「しんぶん赤旗」2017/12/8
石木ダム訴訟担当者尋問 長崎地裁

 長崎県と佐世保市が川棚(かわたな)町に計画している石木ダム建設は、著しく公共性を欠き違憲・違法であるとして、反対地権者109人が国に事業認定取り消しを求めた行政訴訟の第10回口頭弁論が5日、長崎地裁で開かれ、治水面の責任者である県河川課企画官の証人尋問が行われました。

 尋問では、県はダム事業の計画規模を定める際に河道の状況のみ1975年時点のものを使い、その他の人口、資産額などは直近の統計資料を使っています。地権者側弁護団が「同じ年度のものを使うべきでは」と質したのに対し、「県ではそういうやり方はしていない。
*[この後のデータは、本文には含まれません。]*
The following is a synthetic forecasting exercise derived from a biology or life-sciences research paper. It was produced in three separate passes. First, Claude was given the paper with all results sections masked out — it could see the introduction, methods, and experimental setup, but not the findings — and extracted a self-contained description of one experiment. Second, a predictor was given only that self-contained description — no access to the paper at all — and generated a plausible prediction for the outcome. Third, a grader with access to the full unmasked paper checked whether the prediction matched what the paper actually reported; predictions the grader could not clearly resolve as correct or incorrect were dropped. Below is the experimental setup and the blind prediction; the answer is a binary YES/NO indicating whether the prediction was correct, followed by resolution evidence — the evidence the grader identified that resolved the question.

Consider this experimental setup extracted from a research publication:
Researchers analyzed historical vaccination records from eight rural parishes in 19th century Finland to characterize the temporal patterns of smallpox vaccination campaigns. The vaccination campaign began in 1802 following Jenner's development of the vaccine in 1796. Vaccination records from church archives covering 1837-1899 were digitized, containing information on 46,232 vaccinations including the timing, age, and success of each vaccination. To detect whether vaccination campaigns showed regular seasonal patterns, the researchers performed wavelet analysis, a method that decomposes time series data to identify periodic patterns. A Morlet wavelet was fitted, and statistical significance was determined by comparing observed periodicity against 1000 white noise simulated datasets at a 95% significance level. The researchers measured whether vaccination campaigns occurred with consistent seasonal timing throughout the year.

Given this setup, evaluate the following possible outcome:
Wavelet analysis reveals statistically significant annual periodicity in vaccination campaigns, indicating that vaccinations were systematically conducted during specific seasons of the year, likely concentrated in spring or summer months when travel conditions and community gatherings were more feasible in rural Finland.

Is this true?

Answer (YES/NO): YES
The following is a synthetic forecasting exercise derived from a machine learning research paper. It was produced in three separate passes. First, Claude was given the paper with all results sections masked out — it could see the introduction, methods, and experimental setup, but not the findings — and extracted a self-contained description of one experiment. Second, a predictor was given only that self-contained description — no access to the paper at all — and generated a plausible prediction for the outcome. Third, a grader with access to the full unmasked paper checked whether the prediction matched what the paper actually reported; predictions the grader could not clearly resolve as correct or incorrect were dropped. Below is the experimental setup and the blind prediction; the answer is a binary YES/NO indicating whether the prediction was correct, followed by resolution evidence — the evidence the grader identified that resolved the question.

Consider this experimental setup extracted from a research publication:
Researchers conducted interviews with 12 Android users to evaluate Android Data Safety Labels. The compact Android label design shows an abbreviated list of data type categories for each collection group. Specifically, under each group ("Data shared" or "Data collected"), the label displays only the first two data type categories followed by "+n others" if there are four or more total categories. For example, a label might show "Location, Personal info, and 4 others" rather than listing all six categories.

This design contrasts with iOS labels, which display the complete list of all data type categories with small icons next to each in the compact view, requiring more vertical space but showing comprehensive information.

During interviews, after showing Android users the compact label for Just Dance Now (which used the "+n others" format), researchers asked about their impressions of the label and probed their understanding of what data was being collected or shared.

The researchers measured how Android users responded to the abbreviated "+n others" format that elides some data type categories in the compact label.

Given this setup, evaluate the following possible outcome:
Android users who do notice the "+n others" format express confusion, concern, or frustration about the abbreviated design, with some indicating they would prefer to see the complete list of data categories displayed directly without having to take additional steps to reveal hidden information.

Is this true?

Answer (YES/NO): YES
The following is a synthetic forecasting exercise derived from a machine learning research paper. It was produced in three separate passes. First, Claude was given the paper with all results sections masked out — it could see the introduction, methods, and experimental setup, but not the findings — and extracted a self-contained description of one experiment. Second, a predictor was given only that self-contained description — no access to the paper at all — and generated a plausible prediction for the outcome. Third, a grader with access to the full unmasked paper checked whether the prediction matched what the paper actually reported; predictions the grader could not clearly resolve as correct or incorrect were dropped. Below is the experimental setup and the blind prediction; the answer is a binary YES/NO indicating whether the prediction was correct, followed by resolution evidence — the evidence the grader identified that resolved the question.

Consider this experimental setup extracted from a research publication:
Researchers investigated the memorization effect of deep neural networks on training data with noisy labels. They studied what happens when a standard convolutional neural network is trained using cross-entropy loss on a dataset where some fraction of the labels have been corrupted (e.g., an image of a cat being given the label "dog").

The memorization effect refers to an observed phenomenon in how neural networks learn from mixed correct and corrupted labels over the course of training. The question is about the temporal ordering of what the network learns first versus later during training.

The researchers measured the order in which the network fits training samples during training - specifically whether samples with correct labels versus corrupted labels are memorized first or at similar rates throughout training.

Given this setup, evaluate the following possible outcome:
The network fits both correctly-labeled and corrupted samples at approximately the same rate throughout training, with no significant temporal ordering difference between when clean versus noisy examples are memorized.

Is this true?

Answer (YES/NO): NO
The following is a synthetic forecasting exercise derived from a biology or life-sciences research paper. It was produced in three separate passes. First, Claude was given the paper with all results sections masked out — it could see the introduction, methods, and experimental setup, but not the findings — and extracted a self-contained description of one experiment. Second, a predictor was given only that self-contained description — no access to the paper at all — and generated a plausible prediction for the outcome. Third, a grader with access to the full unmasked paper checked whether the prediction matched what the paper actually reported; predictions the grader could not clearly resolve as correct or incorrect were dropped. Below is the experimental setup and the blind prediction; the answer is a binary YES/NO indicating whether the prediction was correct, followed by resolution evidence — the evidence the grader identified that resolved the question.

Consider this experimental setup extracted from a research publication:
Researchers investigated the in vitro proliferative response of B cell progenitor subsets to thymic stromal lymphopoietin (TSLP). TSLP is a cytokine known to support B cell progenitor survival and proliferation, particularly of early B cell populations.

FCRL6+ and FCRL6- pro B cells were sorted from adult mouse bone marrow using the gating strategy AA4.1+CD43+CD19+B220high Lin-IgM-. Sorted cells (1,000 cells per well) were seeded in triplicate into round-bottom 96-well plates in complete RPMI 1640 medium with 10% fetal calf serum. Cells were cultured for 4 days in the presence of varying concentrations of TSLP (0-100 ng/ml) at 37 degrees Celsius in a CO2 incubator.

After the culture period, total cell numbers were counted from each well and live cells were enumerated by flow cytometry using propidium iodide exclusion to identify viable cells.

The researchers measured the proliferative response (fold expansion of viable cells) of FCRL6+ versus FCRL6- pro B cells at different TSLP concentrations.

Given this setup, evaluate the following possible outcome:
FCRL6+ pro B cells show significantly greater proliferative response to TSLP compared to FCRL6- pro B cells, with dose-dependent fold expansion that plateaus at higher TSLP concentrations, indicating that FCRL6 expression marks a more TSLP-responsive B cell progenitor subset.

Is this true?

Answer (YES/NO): YES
すべきとも思わない」と無責任な回答を繰り返しました。

 また、同弁護団は100年に1度の大雨が降っても、県の計画通りに河道整備をすすめれば、石木ダムがなくても氾濫は起きないと指摘しました。

 この日、真島省三前衆院議員も裁判に駆けつけ門前集会で、「治水の問題で国土交通大臣に質問したが、大臣は裁判中だからと一切の答弁を拒否した。これからもみなさんと一緒に頑張っていきたい」と発言しました。

 裁判後の報告集会で地権者の石丸キム子さんは、「強制収用するような大きな事業なのに、県が自分たちの都合に合わせた数値を使って進めてきたことにあらためて腹が立った」と悔しさをにじませました。

 次回12月25日は利水についての証人尋問です。